=== Extracted entries ===

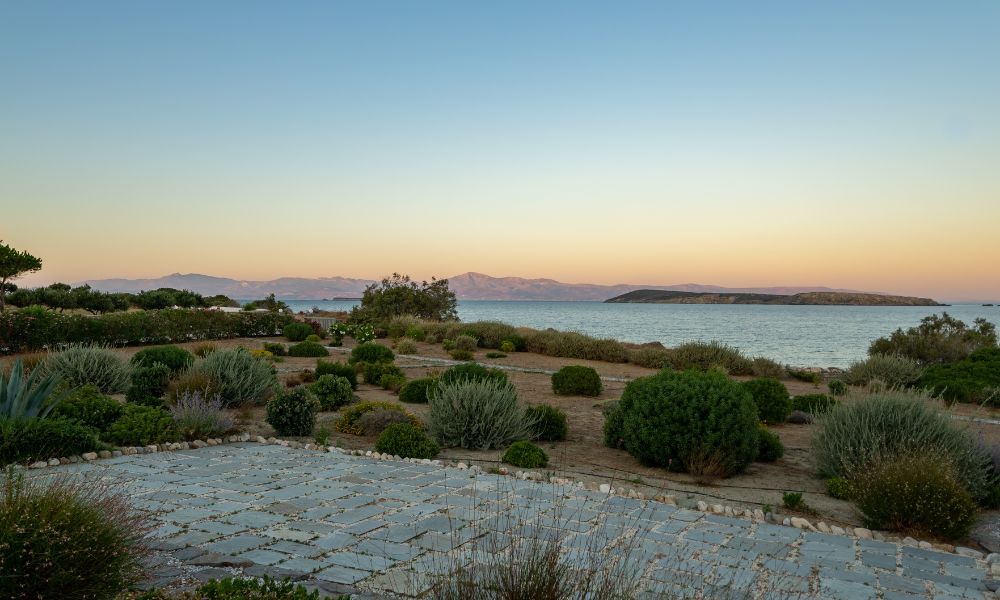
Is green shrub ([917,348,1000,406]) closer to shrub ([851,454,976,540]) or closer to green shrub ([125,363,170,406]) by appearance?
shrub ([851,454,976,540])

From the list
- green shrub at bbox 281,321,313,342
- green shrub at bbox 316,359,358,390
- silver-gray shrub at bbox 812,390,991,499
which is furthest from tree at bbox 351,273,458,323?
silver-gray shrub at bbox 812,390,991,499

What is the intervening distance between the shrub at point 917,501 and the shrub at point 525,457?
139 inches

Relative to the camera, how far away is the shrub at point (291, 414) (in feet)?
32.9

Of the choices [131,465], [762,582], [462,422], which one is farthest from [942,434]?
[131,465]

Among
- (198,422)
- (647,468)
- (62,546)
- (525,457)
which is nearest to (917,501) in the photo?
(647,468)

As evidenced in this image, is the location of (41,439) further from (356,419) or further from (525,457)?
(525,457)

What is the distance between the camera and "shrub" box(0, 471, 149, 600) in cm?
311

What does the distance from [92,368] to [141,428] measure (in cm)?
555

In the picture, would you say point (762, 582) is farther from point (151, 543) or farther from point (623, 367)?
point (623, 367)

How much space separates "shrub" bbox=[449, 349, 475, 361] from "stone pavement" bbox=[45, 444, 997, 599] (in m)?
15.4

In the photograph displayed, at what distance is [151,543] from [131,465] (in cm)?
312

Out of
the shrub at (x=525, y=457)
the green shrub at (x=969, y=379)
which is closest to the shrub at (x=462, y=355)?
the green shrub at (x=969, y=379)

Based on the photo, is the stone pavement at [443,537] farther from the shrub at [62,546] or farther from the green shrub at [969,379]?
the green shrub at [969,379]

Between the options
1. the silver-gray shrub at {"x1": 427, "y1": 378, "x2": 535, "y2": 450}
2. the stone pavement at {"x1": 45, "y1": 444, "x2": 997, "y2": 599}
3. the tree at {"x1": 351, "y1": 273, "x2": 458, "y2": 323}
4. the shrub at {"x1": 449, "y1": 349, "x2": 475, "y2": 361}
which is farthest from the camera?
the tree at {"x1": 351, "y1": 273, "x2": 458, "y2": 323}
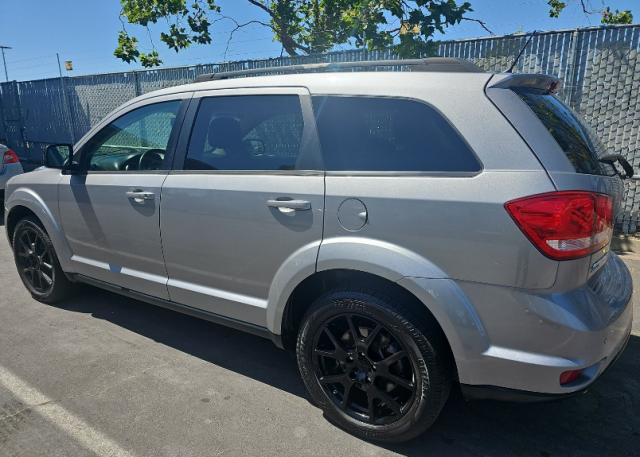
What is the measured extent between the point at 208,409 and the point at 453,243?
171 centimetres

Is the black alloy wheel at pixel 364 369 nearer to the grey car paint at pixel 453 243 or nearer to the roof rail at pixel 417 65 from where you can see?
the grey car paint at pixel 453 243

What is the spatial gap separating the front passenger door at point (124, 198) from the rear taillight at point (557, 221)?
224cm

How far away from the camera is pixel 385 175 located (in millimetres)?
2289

===

* Task details
Starting with the line that contains "Between the options" and going on through the end of the items, give each line as one string in a JSON list. Skip blank lines and leave the pictures out.

* Result of this exercise
[
  "Between the options",
  "1. the silver-gray shrub at {\"x1\": 427, \"y1\": 378, \"x2\": 535, \"y2\": 450}",
  "2. the stone pavement at {\"x1\": 45, \"y1\": 444, \"x2\": 997, \"y2\": 599}",
  "3. the tree at {\"x1\": 351, \"y1\": 273, \"x2\": 458, \"y2\": 323}",
  "4. the shrub at {\"x1\": 449, \"y1\": 349, \"x2\": 475, \"y2\": 361}",
  "which is farthest from the camera?",
  "the tree at {\"x1\": 351, \"y1\": 273, \"x2\": 458, \"y2\": 323}",
  "What is the measured extent between the point at 208,409 and the point at 453,243?",
  "171 centimetres",
  "Is the black alloy wheel at pixel 364 369 nearer to the grey car paint at pixel 453 243 or nearer to the roof rail at pixel 417 65 from where you can see?",
  "the grey car paint at pixel 453 243",
  "What is the spatial gap separating the front passenger door at point (124, 198) from the rear taillight at point (557, 221)?",
  "224cm",
  "How far away from the camera is pixel 385 175 located (in millimetres)?",
  "2289"
]